### Exercise description:
Transcribe every record that appears below, exactly and in full.

+++ Material shown

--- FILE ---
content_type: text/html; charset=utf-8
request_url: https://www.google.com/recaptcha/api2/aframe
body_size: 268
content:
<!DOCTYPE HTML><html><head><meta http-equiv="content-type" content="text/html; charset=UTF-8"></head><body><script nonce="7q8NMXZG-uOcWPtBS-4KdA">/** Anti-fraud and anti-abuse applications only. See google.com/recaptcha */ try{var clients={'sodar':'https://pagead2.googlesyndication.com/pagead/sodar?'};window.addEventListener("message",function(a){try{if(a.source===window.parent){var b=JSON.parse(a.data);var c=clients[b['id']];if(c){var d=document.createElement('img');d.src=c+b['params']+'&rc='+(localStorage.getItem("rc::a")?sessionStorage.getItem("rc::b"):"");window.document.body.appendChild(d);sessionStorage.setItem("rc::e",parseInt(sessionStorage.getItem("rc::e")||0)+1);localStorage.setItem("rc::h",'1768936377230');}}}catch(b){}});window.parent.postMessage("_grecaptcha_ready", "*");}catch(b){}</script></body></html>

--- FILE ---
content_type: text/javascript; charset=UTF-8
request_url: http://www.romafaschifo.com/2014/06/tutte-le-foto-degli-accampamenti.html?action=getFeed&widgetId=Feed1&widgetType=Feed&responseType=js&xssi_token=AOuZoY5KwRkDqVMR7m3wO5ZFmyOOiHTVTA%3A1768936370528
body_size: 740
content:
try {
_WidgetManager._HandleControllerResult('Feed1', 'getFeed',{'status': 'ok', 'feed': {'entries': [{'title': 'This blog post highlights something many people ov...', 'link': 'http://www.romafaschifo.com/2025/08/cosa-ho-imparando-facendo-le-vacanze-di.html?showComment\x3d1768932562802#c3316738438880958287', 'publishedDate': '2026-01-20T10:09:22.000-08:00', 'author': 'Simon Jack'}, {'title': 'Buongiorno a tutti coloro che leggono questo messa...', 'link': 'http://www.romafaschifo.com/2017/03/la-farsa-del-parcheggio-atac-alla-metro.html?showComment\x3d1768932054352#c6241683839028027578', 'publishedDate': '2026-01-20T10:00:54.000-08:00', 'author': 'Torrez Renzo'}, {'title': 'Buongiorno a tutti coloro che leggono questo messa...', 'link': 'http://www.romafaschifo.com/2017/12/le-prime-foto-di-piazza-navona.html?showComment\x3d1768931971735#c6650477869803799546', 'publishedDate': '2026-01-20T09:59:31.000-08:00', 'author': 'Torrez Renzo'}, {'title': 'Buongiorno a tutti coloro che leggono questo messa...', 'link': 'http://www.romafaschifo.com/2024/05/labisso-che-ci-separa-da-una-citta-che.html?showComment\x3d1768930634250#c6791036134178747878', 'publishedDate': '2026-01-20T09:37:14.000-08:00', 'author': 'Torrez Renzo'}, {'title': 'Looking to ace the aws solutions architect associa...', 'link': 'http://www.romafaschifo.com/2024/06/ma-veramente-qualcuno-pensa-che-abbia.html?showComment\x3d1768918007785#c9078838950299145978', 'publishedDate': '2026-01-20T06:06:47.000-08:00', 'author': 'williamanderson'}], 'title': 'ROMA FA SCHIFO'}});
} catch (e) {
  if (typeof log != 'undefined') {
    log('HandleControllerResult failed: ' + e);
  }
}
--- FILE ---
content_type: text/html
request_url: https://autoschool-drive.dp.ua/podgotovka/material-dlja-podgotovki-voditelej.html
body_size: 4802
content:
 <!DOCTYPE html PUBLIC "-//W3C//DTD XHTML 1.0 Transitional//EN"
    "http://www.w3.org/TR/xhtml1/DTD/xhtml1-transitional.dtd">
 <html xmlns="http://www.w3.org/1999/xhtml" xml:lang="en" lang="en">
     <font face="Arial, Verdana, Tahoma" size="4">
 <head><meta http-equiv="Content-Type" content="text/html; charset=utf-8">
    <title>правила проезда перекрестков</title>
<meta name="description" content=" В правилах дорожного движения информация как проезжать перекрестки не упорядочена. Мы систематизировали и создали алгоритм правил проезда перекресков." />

++++++

### Task output:
--- FILE ---
content_type: text/html; charset=utf-8
request_url: https://www.google.com/recaptcha/api2/aframe
body_size: 268
content:
<!DOCTYPE HTML><html><head><meta http-equiv="content-type" content="text/html; charset=UTF-8"></head><body><script nonce="7q8NMXZG-uOcWPtBS-4KdA">/** Anti-fraud and anti-abuse applications only. See google.com/recaptcha */ try{var clients={'sodar':'https://pagead2.googlesyndication.com/pagead/sodar?'};window.addEventListener("message",function(a){try{if(a.source===window.parent){var b=JSON.parse(a.data);var c=clients[b['id']];if(c){var d=document.createElement('img');d.src=c+b['params']+'&rc='+(localStorage.getItem("rc::a")?sessionStorage.getItem("rc::b"):"");window.document.body.appendChild(d);sessionStorage.setItem("rc::e",parseInt(sessionStorage.getItem("rc::e")||0)+1);localStorage.setItem("rc::h",'1768936377230');}}}catch(b){}});window.parent.postMessage("_grecaptcha_ready", "*");}catch(b){}</script></body></html>

--- FILE ---
content_type: text/javascript; charset=UTF-8
request_url: http://www.romafaschifo.com/2014/06/tutte-le-foto-degli-accampamenti.html?action=getFeed&widgetId=Feed1&widgetType=Feed&responseType=js&xssi_token=AOuZoY5KwRkDqVMR7m3wO5ZFmyOOiHTVTA%3A1768936370528
body_size: 740
content:
try {
_WidgetManager._HandleControllerResult('Feed1', 'getFeed',{'status': 'ok', 'feed': {'entries': [{'title': 'This blog post highlights something many people ov...', 'link': 'http://www.romafaschifo.com/2025/08/cosa-ho-imparando-facendo-le-vacanze-di.html?showComment\x3d1768932562802#c3316738438880958287', 'publishedDate': '2026-01-20T10:09:22.000-08:00', 'author': 'Simon Jack'}, {'title': 'Buongiorno a tutti coloro che leggono questo messa...', 'link': 'http://www.romafaschifo.com/2017/03/la-farsa-del-parcheggio-atac-alla-metro.html?showComment\x3d1768932054352#c6241683839028027578', 'publishedDate': '2026-01-20T10:00:54.000-08:00', 'author': 'Torrez Renzo'}, {'title': 'Buongiorno a tutti coloro che leggono questo messa...', 'link': 'http://www.romafaschifo.com/2017/12/le-prime-foto-di-piazza-navona.html?showComment\x3d1768931971735#c6650477869803799546', 'publishedDate': '2026-01-20T09:59:31.000-08:00', 'author': 'Torrez Renzo'}, {'title': 'Buongiorno a tutti coloro che leggono questo messa...', 'link': 'http://www.romafaschifo.com/2024/05/labisso-che-ci-separa-da-una-citta-che.html?showComment\x3d1768930634250#c6791036134178747878', 'publishedDate': '2026-01-20T09:37:14.000-08:00', 'author': 'Torrez Renzo'}, {'title': 'Looking to ace the aws solutions architect associa...', 'link': 'http://www.romafaschifo.com/2024/06/ma-veramente-qualcuno-pensa-che-abbia.html?showComment\x3d1768918007785#c9078838950299145978', 'publishedDate': '2026-01-20T06:06:47.000-08:00', 'author': 'williamanderson'}], 'title': 'ROMA FA SCHIFO'}});
} catch (e) {
  if (typeof log != 'undefined') {
    log('HandleControllerResult failed: ' + e);
  }
}
--- FILE ---
content_type: text/html
request_url: https://autoschool-drive.dp.ua/podgotovka/material-dlja-podgotovki-voditelej.html
body_size: 4802
content:
 <!DOCTYPE html PUBLIC "-//W3C//DTD XHTML 1.0 Transitional//EN"
    "http://www.w3.org/TR/xhtml1/DTD/xhtml1-transitional.dtd">
 <html xmlns="http://www.w3.org/1999/xhtml" xml:lang="en" lang="en">
     <font face="Arial, Verdana, Tahoma" size="4">
 <head><meta http-equiv="Content-Type" content="text/html; charset=utf-8">
    <title>правила проезда перекрестков</title>
<meta name="description" content=" В правилах дорожного движения информация как проезжать перекрестки не упорядочена. Мы систематизировали и создали алгоритм правил проезда перекресков." />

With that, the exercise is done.